Selected text:
....
Kinmel Bay Football Club is a Welsh football team based in Kinmel Bay, in Conwy County Borough, north-east Wales.  The team currently play in the North Wales Coast East Football League Premier Division, which is at the fourth tier of the Welsh football league system. Currently Kinmel Bay Football Club have a number of teams in both Boys and Girls ages from under 5's to under 16's who all compete In the local junior leagues of Rhyl and District Junior League  and North Wales Girls Football League Kinmel Bay Football Club also have a senior Men's team completing in North Wales Coast East Premier Division for the 2022/23 season. The management team consist of Alex Craig, Leon Field and Andy Thomas. Senior reserve team Currently managed by Darrell Gunther, Harry Woodfine and Jordan Guest. A Senior Ladies Team managed by Georgia Williams, Frank Standing, Kelly Prior and Paul Denton.

History
The club was established in 2002 by Bill Darwin and his sister, Anne Darwin.
....
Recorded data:
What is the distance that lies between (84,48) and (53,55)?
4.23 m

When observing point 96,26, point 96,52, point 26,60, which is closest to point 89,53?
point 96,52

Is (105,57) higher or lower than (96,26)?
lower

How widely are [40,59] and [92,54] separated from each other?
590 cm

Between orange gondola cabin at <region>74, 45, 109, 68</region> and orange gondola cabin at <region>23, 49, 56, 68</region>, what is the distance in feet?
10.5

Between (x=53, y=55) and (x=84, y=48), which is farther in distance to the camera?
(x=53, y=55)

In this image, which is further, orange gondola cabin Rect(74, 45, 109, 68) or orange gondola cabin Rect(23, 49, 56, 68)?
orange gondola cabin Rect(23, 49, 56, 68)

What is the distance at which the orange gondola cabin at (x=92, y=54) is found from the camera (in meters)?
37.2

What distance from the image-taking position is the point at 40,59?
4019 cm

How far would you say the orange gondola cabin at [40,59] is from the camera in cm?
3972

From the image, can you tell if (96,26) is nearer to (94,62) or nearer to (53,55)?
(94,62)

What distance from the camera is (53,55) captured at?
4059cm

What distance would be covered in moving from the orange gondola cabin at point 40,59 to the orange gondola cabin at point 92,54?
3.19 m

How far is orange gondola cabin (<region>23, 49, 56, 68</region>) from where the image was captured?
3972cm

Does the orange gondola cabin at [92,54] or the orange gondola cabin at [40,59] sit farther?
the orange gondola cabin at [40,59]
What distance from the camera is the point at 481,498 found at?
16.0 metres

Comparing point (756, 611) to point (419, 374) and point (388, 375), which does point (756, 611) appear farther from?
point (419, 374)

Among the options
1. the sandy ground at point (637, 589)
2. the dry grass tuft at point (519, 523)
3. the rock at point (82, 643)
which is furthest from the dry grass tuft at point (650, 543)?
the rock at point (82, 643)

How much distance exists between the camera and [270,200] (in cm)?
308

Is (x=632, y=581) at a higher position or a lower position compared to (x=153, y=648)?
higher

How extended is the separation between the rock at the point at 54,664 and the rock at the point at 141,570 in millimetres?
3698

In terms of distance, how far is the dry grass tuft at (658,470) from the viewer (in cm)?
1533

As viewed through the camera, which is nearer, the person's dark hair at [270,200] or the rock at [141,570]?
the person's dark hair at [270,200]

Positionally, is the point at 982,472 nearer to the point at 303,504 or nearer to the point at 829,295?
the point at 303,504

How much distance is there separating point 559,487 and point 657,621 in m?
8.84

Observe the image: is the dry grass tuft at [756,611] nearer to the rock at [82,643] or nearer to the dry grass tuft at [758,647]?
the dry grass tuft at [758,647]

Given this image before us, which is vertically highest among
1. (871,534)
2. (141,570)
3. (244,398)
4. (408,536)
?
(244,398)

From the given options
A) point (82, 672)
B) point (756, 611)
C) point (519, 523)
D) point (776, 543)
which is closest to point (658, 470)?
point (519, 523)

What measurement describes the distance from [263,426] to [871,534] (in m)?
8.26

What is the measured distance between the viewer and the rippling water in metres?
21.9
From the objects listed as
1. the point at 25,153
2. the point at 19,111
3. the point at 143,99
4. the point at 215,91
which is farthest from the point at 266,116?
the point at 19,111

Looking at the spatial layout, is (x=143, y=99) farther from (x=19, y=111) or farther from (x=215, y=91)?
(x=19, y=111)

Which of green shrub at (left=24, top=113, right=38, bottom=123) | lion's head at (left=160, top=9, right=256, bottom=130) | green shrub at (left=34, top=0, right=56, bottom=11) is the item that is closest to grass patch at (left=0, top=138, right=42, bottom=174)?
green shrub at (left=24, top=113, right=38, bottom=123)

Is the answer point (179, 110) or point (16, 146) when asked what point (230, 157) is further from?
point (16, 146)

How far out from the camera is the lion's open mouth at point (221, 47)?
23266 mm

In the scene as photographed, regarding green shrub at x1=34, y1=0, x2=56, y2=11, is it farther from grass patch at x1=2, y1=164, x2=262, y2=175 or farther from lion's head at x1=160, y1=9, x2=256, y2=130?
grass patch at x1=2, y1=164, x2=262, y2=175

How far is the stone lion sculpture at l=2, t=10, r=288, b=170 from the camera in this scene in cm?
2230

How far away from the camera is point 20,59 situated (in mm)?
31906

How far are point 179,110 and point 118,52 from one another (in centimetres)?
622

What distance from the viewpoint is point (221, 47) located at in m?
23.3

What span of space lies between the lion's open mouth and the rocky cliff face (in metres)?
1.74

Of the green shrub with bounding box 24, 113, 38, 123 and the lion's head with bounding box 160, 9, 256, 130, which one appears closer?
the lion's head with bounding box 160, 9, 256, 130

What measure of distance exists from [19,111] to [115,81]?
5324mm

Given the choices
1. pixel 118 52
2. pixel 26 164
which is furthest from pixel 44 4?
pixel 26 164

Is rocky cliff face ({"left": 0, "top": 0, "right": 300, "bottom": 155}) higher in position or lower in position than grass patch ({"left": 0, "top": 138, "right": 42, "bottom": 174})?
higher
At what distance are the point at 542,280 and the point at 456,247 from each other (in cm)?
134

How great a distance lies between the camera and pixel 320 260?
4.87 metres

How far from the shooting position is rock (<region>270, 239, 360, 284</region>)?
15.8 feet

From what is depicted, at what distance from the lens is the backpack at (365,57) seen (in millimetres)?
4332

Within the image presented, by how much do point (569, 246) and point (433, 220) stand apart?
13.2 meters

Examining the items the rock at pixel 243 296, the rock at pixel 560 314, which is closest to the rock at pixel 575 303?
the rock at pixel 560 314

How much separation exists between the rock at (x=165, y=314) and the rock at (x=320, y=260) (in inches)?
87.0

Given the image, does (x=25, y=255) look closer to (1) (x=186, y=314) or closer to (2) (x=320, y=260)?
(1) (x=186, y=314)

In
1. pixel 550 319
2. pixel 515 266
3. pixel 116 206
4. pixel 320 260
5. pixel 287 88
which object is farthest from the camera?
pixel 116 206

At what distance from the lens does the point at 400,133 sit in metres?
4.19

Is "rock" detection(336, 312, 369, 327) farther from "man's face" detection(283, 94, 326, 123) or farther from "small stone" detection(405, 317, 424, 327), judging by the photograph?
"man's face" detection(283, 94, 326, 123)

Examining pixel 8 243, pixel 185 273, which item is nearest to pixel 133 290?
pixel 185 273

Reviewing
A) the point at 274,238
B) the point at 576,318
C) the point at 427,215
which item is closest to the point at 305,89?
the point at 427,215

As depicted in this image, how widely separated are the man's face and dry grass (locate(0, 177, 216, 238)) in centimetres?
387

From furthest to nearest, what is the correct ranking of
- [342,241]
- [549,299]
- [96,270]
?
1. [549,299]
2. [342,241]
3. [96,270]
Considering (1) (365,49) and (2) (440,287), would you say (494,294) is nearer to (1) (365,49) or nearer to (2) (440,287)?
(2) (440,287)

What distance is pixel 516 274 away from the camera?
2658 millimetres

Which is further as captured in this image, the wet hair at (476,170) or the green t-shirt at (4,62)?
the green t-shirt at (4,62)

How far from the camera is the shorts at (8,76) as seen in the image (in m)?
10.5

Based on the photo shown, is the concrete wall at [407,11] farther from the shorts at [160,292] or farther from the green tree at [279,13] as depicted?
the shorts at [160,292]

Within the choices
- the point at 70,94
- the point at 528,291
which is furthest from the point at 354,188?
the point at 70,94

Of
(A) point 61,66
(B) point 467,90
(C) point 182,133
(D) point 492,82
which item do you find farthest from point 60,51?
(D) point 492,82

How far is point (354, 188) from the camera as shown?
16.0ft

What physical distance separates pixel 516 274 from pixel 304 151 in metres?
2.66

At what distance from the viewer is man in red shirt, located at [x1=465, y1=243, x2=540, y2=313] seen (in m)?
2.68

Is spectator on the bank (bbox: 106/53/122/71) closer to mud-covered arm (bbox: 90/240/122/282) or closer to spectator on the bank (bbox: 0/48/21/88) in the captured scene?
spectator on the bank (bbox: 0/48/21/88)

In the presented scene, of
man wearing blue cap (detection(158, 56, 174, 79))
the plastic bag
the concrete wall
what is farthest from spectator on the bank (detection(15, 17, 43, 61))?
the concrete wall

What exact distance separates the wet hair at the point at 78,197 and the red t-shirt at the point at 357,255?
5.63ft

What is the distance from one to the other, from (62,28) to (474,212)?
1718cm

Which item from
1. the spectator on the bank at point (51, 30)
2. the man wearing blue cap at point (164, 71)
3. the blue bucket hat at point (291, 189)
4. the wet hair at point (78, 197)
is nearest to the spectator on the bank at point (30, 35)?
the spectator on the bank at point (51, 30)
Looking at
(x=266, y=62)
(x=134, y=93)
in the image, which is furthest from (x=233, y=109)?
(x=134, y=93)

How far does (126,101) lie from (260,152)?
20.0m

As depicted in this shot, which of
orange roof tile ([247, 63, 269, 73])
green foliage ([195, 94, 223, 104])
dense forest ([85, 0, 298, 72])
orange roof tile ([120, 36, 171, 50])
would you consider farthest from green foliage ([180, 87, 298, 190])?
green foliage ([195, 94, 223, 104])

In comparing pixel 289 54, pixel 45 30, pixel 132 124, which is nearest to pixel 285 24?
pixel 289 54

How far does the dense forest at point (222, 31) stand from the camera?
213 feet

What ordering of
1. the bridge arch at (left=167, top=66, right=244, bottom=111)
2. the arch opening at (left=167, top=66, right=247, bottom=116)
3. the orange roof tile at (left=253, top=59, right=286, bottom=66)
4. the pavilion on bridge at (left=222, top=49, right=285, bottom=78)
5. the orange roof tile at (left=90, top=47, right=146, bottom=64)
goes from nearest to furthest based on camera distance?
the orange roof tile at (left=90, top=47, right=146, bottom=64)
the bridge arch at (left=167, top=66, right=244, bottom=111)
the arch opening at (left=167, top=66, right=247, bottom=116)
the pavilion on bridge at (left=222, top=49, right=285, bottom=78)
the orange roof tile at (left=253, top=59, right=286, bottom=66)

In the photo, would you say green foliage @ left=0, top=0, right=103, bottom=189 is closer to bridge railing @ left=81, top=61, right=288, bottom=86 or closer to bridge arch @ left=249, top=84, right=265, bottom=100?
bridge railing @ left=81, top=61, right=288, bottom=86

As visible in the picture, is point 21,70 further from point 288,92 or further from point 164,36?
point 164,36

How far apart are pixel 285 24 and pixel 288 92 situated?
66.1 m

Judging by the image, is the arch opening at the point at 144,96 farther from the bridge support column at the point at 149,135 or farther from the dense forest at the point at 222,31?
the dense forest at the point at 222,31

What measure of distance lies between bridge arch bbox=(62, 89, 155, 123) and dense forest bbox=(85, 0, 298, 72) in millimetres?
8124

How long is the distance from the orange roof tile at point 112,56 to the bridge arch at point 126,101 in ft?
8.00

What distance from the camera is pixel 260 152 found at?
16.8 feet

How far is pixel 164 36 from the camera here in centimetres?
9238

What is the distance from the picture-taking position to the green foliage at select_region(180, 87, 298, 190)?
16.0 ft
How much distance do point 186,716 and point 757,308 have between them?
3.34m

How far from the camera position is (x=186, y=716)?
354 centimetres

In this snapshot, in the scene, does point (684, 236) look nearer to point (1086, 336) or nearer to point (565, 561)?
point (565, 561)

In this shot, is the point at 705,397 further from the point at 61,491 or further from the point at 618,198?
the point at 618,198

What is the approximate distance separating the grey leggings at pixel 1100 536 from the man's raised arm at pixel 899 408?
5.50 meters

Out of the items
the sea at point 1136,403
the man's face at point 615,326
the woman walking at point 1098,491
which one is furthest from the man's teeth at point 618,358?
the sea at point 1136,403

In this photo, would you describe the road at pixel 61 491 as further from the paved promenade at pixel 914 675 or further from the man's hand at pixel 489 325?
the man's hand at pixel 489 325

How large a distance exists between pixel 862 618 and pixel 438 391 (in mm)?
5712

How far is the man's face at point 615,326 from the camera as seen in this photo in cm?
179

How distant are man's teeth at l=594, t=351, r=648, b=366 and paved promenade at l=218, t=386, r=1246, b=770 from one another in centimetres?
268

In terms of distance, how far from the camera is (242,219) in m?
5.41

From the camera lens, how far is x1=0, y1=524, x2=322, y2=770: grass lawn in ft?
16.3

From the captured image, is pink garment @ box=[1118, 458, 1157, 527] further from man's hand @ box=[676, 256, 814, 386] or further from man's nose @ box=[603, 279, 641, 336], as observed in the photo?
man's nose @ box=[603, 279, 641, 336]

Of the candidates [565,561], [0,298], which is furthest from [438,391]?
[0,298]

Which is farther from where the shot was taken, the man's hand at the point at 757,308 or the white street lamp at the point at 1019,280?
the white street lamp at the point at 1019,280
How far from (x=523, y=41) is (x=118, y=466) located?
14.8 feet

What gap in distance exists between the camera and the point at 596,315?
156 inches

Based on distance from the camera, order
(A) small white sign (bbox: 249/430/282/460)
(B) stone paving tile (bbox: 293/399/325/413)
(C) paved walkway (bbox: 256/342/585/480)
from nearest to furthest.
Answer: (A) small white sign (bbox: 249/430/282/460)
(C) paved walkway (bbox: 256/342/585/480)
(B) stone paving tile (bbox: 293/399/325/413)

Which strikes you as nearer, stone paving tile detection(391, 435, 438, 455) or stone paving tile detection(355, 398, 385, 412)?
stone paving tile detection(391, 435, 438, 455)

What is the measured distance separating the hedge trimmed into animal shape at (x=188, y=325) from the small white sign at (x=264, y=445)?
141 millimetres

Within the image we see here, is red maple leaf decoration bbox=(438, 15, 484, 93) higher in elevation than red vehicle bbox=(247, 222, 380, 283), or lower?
....
Tasks:
(a) According to the passage on Kinmel Bay Football Club, who manages the club's Senior Ladies Team?
(b) Summarize the passage on Kinmel Bay Football Club in two sentences.
(c) Resume the passage on Kinmel Bay Football Club, starting after its final sentence.
None of the records is needed here.

Exercise results:
(a) Georgia Williams, Frank Standing, Kelly Prior and Paul Denton.

(b) Kinmel Bay Football Club is a Welsh club based in Kinmel Bay, Conwy County Borough, and its senior men's team plays in the North Wales Coast East Football League Premier Division, the fourth tier of the Welsh football league system. The club also runs boys' and girls' junior teams from under 5s to under 16s, a senior reserve team and a senior ladies team, and it was established in 2002 by Bill Darwin and his sister, Anne Darwin.

(c)
In the 2017–18 season the club were champions of the Vale of Clwyd and Conwy Football League Premier Division at the first attempt and were promoted to the Welsh Alliance League Division Two. After the FAW league pyramid restructure in 2019/20 Kinmel Bay F.C. unfortunately did not meet the new criteria set out by the FAW and where forced to return to the North Wales Coast East Premier Division. Kinmel Bay F.C. also have a reserve side who had to leave the FAW Reserve league and return to the newly formed North Wales Coast reserve league.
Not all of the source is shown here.